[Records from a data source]

::::::::::

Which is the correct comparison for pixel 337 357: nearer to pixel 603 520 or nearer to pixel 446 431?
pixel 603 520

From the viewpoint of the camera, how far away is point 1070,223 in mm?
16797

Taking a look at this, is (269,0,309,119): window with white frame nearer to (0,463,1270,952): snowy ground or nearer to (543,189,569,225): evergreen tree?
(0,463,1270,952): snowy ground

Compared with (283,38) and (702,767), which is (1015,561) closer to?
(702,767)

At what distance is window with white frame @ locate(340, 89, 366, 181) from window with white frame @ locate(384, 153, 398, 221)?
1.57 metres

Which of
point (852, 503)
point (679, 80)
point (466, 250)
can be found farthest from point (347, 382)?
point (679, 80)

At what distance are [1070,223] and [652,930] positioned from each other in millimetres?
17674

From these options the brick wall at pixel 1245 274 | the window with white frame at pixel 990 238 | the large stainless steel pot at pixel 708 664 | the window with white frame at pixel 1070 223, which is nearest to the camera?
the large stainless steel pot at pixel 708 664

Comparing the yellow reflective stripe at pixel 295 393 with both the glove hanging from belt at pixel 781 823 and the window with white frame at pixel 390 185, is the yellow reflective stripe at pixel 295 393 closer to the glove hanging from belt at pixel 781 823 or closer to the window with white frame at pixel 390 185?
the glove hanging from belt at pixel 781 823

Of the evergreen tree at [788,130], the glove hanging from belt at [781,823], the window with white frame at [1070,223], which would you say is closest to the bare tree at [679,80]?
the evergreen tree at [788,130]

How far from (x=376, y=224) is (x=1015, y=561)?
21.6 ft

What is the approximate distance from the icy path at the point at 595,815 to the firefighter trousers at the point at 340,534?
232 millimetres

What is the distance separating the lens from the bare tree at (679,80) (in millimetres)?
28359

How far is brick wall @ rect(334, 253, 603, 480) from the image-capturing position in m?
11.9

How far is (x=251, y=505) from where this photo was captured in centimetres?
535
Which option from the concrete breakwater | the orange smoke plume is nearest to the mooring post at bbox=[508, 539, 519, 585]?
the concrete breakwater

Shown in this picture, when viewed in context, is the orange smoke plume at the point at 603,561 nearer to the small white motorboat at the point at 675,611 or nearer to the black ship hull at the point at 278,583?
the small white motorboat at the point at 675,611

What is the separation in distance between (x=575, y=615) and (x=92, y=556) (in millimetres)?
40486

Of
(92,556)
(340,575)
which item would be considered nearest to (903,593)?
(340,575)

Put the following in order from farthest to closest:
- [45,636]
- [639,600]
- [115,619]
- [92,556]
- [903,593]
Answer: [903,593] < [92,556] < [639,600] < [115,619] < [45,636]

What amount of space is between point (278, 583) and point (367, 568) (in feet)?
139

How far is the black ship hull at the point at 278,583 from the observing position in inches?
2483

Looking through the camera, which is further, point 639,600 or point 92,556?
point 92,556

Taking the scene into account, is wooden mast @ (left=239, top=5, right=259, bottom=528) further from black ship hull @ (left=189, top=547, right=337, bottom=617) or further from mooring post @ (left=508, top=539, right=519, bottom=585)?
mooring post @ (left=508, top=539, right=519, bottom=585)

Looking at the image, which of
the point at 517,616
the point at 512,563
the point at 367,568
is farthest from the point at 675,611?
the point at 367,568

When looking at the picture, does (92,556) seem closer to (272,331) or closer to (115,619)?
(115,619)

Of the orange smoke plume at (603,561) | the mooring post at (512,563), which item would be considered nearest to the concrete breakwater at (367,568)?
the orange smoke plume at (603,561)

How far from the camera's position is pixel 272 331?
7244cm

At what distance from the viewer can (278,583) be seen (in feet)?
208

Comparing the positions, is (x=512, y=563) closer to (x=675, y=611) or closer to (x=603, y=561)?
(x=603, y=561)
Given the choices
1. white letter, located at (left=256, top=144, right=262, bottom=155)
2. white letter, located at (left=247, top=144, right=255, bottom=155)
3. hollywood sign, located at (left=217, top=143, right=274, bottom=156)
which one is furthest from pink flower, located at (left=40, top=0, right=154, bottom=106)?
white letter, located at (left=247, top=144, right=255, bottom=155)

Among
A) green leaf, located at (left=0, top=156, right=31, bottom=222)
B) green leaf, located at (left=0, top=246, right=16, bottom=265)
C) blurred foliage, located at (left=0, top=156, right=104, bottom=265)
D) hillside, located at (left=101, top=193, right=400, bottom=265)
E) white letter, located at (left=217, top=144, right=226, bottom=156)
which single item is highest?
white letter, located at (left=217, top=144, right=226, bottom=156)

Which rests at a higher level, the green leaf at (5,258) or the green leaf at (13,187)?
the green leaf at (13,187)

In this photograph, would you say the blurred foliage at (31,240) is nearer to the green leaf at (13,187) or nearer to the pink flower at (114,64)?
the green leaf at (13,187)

::::::::::

> **Instructions to follow**: Your task is to return the full listing exactly as it was given.

> **Output of the exercise**:
Which is the correct comparison for pixel 337 357: nearer to pixel 603 520 or nearer to pixel 446 431?
pixel 603 520

From the viewpoint of the camera, how far away is point 1070,223 in mm?
16797

Taking a look at this, is (269,0,309,119): window with white frame nearer to (0,463,1270,952): snowy ground or nearer to (543,189,569,225): evergreen tree?
(0,463,1270,952): snowy ground

Compared with (283,38) and (702,767), which is (1015,561) closer to?
(702,767)

At what distance is window with white frame @ locate(340, 89, 366, 181) from window with white frame @ locate(384, 153, 398, 221)?
1.57 metres

Which of
point (852, 503)
point (679, 80)
point (466, 250)
can be found farthest from point (347, 382)?
point (679, 80)

At what distance are [1070,223] and [652,930] positioned from each other in millimetres?
17674

From these options the brick wall at pixel 1245 274 | the window with white frame at pixel 990 238 | the large stainless steel pot at pixel 708 664 | the window with white frame at pixel 1070 223, which is nearest to the camera?
the large stainless steel pot at pixel 708 664

Comparing the yellow reflective stripe at pixel 295 393 with both the glove hanging from belt at pixel 781 823 and the window with white frame at pixel 390 185, is the yellow reflective stripe at pixel 295 393 closer to the glove hanging from belt at pixel 781 823 or closer to the window with white frame at pixel 390 185?
the glove hanging from belt at pixel 781 823

Of the evergreen tree at [788,130], the glove hanging from belt at [781,823], the window with white frame at [1070,223], which would you say is closest to the bare tree at [679,80]?
the evergreen tree at [788,130]

How far from (x=376, y=224) is (x=1015, y=561)?
21.6 ft

What is the approximate distance from the icy path at the point at 595,815 to the firefighter trousers at the point at 340,534?
232 millimetres

What is the distance separating the lens from the bare tree at (679,80) (in millimetres)?
28359

How far is brick wall @ rect(334, 253, 603, 480) from the image-capturing position in m?
11.9

How far is (x=251, y=505) from where this photo was captured in centimetres?
535
Which option from the concrete breakwater | the orange smoke plume is nearest to the mooring post at bbox=[508, 539, 519, 585]?
the concrete breakwater

Shown in this picture, when viewed in context, is the orange smoke plume at the point at 603,561 nearer to the small white motorboat at the point at 675,611 or nearer to the black ship hull at the point at 278,583?
the small white motorboat at the point at 675,611

What is the separation in distance between (x=575, y=615) and (x=92, y=556) (in millimetres)?
40486

Of
(92,556)
(340,575)
which item would be considered nearest to (903,593)?
(340,575)

Put the following in order from farthest to closest:
- [45,636]
- [639,600]
- [115,619]
- [92,556]
- [903,593]
Answer: [903,593] < [92,556] < [639,600] < [115,619] < [45,636]

What amount of space is between point (278, 583) and point (367, 568) (in feet)?
139

How far is the black ship hull at the point at 278,583 from the observing position in inches?
2483

Looking through the camera, which is further, point 639,600 or point 92,556?
point 92,556

Taking the scene into account, is wooden mast @ (left=239, top=5, right=259, bottom=528) further from black ship hull @ (left=189, top=547, right=337, bottom=617) or further from mooring post @ (left=508, top=539, right=519, bottom=585)?
mooring post @ (left=508, top=539, right=519, bottom=585)

Looking at the image, which of
the point at 517,616
the point at 512,563
the point at 367,568
is farthest from the point at 675,611?
the point at 367,568

When looking at the picture, does (92,556) seem closer to (272,331) or closer to (115,619)?
(115,619)

Of the orange smoke plume at (603,561) | the mooring post at (512,563), which item would be considered nearest to the concrete breakwater at (367,568)?
the orange smoke plume at (603,561)

How far from the camera's position is pixel 272 331?
7244cm

At what distance from the viewer can (278,583) be seen (in feet)?
208

Comparing the positions, is (x=512, y=563) closer to (x=675, y=611) or closer to (x=603, y=561)?
(x=603, y=561)
Given the choices
1. white letter, located at (left=256, top=144, right=262, bottom=155)
2. white letter, located at (left=247, top=144, right=255, bottom=155)
3. hollywood sign, located at (left=217, top=143, right=274, bottom=156)
which one is furthest from pink flower, located at (left=40, top=0, right=154, bottom=106)?
white letter, located at (left=247, top=144, right=255, bottom=155)

Among
A) green leaf, located at (left=0, top=156, right=31, bottom=222)
B) green leaf, located at (left=0, top=246, right=16, bottom=265)
C) blurred foliage, located at (left=0, top=156, right=104, bottom=265)
D) hillside, located at (left=101, top=193, right=400, bottom=265)
E) white letter, located at (left=217, top=144, right=226, bottom=156)
which single item is highest?
white letter, located at (left=217, top=144, right=226, bottom=156)

Which rests at a higher level, the green leaf at (5,258) or the green leaf at (13,187)?
the green leaf at (13,187)

In this photograph, would you say the blurred foliage at (31,240) is nearer to the green leaf at (13,187) or nearer to the pink flower at (114,64)?
the green leaf at (13,187)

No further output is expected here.